Der Cheatday – Sinnhaftigkeit und wie man ihn am besten durchführt

Was ist ein Cheatday?

Du befindest Dich gerade in einer Diät und ernährst Dich 24/7 clean? Oder versuchst Du deine Muskelaufbauphase so sauber wie möglich zu gestalten? Eine cleane (saubere) Ernährung setzt viel Disziplin und Durchhaltevermögen voraus. Der Körper spiegelt in diesem Sinne das wider, was wir zu uns nehmen. Jeder Mensch hat unterschiedliche Schwerpunkte: Während es dem einen leichter fällt, sich in der Diätphase gesund zu ernähren, ist es für den anderen in der Muskelaufbauphase widerum angenehmer. Ein Cheatday ist demnach ein Tag in der Woche/Monat, wo man einen ganzen Tag alles konsumieren kann, worauf man Lust hat. Dabei sollen weder Kalorien noch die Lebensmittel eine Rolle spielen.

Was bringt der Cheatday? Ist ein Cheatday sinnvoll?

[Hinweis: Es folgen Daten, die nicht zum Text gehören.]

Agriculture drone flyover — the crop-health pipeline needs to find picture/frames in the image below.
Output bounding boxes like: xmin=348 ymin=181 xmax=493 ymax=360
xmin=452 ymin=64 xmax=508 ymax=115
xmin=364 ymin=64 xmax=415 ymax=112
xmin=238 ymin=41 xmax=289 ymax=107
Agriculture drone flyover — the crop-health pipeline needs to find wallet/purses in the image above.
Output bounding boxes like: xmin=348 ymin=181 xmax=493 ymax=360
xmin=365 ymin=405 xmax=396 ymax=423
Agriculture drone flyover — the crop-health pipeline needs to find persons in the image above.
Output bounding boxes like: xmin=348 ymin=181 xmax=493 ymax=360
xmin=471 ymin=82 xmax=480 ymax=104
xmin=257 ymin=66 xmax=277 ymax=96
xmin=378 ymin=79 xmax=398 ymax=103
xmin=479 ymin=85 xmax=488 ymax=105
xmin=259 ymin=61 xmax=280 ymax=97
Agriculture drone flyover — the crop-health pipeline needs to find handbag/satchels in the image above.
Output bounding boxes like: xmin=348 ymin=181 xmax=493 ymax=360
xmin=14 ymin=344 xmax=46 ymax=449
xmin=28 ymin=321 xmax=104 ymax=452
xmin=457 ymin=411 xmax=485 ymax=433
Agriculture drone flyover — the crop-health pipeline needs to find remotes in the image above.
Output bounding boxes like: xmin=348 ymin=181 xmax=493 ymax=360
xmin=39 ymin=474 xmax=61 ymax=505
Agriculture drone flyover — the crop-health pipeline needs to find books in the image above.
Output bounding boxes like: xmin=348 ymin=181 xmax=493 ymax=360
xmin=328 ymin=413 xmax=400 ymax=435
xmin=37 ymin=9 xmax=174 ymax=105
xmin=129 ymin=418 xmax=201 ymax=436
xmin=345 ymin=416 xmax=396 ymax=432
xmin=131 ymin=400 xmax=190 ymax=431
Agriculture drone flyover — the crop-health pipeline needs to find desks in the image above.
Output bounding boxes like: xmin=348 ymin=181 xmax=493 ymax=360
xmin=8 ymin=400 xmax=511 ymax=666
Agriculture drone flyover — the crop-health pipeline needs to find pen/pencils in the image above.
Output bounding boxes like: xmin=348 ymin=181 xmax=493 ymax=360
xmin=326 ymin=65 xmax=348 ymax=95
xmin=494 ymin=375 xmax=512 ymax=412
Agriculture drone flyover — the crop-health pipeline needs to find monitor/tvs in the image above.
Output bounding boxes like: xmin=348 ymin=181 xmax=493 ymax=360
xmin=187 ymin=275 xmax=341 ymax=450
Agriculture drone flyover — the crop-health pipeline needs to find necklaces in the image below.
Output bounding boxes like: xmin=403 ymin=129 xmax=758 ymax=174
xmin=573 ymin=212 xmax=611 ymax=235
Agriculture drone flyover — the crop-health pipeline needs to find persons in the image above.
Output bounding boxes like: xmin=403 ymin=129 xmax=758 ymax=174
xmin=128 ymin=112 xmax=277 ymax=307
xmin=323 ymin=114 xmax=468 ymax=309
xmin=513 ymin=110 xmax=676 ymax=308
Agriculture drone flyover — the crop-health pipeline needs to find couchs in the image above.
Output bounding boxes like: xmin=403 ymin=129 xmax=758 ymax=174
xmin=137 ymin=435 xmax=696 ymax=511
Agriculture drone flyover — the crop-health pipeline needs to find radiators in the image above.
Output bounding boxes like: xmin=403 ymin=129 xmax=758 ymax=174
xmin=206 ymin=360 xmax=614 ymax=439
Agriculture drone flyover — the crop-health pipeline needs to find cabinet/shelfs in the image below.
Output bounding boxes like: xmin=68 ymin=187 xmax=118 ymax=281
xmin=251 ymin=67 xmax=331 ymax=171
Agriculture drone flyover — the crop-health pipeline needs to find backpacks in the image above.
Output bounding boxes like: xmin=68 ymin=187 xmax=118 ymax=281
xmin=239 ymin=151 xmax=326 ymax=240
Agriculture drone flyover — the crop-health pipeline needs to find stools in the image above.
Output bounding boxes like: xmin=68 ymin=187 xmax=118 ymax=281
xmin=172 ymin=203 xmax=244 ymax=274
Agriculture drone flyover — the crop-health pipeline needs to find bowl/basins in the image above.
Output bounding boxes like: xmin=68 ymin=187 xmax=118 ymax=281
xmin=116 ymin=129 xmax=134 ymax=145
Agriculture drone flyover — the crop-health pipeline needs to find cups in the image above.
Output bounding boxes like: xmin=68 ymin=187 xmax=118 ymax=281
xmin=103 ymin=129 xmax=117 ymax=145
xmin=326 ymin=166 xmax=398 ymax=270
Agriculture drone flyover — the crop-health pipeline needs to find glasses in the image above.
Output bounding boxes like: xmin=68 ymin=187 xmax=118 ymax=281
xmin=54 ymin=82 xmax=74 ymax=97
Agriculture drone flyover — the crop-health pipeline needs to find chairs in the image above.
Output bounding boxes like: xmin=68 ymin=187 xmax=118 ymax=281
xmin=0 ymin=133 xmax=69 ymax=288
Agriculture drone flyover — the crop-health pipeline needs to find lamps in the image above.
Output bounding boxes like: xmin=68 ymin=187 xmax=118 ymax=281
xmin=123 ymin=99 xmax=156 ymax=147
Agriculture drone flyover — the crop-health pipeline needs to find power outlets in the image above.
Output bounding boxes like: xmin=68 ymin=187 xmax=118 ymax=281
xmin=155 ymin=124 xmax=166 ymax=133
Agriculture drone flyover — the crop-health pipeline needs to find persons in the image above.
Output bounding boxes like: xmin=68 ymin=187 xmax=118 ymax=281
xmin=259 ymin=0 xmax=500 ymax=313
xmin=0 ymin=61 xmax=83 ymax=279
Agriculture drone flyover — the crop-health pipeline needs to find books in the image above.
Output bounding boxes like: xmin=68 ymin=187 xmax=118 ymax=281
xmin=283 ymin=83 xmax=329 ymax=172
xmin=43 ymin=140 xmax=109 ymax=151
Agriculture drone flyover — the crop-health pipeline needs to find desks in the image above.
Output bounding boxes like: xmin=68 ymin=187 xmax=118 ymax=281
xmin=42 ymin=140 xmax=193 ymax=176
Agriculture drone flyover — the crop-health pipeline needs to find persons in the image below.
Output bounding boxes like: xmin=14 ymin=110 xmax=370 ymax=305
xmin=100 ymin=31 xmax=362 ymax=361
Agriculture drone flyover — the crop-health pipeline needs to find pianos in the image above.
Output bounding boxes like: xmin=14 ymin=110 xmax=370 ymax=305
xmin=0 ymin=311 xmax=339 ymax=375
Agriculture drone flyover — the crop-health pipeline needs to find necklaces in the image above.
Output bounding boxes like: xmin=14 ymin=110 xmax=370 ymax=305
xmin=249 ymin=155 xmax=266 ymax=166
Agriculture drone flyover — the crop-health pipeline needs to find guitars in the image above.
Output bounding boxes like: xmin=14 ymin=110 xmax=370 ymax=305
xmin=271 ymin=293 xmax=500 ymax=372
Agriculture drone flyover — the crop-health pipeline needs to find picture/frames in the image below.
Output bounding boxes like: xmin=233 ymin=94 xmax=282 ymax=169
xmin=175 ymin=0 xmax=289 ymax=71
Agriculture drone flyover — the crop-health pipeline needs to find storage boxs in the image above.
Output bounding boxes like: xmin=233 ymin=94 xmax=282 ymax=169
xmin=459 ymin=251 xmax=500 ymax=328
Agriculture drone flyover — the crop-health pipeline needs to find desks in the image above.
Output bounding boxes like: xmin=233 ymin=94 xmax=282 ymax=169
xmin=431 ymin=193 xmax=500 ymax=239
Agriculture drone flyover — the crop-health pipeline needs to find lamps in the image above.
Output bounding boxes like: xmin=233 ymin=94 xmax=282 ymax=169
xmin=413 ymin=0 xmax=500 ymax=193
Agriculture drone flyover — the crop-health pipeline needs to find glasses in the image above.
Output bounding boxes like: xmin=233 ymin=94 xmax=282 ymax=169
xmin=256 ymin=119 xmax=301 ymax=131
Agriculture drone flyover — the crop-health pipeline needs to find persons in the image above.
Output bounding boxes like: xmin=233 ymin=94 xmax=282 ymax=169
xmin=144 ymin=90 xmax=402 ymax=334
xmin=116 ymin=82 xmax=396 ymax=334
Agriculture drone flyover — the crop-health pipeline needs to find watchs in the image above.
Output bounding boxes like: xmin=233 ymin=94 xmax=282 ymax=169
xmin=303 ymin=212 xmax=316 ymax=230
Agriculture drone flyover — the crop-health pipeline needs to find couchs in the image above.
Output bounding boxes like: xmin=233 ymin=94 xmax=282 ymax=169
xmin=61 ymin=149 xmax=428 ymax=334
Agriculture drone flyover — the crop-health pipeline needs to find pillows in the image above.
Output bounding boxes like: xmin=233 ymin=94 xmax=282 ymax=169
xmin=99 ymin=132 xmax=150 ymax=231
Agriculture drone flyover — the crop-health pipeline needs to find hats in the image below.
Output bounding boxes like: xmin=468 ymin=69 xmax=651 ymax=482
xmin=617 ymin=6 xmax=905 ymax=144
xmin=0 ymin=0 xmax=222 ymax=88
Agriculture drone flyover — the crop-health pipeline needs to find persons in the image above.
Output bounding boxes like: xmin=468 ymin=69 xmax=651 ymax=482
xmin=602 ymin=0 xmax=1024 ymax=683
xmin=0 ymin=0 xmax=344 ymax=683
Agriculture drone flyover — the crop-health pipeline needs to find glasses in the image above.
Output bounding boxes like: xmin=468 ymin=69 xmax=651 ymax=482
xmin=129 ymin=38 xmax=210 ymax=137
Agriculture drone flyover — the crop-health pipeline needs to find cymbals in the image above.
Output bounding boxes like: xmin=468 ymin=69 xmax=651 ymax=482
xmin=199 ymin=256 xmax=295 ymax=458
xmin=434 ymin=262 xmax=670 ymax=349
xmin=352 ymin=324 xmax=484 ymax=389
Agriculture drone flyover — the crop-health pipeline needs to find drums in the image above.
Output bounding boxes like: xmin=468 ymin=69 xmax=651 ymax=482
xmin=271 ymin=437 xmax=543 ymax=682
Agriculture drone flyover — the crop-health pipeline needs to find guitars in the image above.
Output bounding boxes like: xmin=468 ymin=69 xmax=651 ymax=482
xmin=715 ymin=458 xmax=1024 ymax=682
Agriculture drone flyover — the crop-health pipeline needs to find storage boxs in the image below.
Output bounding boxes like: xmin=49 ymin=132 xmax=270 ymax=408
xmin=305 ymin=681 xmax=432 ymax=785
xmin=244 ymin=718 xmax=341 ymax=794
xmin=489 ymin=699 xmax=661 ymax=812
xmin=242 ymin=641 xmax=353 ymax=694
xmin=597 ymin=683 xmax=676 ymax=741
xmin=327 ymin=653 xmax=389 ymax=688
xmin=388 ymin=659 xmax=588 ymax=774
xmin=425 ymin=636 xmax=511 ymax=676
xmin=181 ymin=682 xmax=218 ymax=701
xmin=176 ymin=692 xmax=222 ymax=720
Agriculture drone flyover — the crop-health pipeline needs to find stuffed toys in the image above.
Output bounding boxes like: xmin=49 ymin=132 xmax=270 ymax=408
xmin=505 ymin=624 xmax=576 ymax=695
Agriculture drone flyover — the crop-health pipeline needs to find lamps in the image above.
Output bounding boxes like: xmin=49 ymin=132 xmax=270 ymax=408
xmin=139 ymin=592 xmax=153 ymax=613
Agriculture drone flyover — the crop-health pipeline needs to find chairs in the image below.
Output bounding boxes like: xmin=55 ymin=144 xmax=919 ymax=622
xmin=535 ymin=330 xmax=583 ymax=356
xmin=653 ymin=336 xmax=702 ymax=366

Ein Cheatday ist mit zahlreichen Mythen behaftet, besonders im Bodybuilding hat der Cheatday einen relativ miesen Ruf. Disziplinlosigkeit, Diätabbrüche, sportlicher Misserfolg...die Liste ist lang, womit der klassische Cheatday assoziiert wird. Ein Cheatday kann, wenn er richtig ausgeführt wird, durchaus Sinn machen und sogar zum Erfolg in der Diät beitragen. Ein Cheatday ist definitiv nicht sinnvoll, wenn man sich grenzenlos mit 5000 Kalorien aus Schokolade, Pizza und anderen Leckereien gönnt. Mit der richtigen Anwendung hingegen bewirkt ein Cheatday, oder auch nur ein Cheatmeal, einen positiven Effekt auf die Diät- oder Muskelaufbauphase.

Cheatday in der Diät

Der Cheatday wird am häufigsten im Zusammenhang mit einer Diät in Verbindung gebracht. Eine Diät ist für die meisten sowohl körperlich, als auch mental eine große Herausforderung. Ein Cheatday wird dementsprechend als mentale Entlastung und gegen einen sogenannten "eingeschlafenen" Stoffwechsel in den Ernährungsplan eingebaut. Nach einer längeren Diätphase (meistens so ab Woche 6) fängt der Körper an, energiereiche Prozesse und Funktionen des Körpers zu verlangsamen (wie z.B. auch Körpertemperatur). Ein wichtiger Begriff in diesem Zusammenhang ist der Thermic Effect of Food (TEF). Wenn der Körper Nährstoffe verstoffwechselt (metabolisiert), wird dafür Energie verbraucht. Je nach Makronährstoff kann dies unterschiedlich hoch ausfallen:

  • Fette: 0-5%
  • Kohlenhydrate: 5-15%
  • Proteine: 20-35%

Wie wir sehen, ist der Aufwand, Proteine zu verarbeiten, von allen Makronährstoffen am höchsten. Doch nicht nur die reinen Proteine bieten den höchsten Thermic Effect of Food. Viele andere Faktoren spielen dabei eine Rolle, wie etwa der Körperfettanteil, die Insulinsensitivität, verarbeitete oder unverarbeitete Lebensmittel.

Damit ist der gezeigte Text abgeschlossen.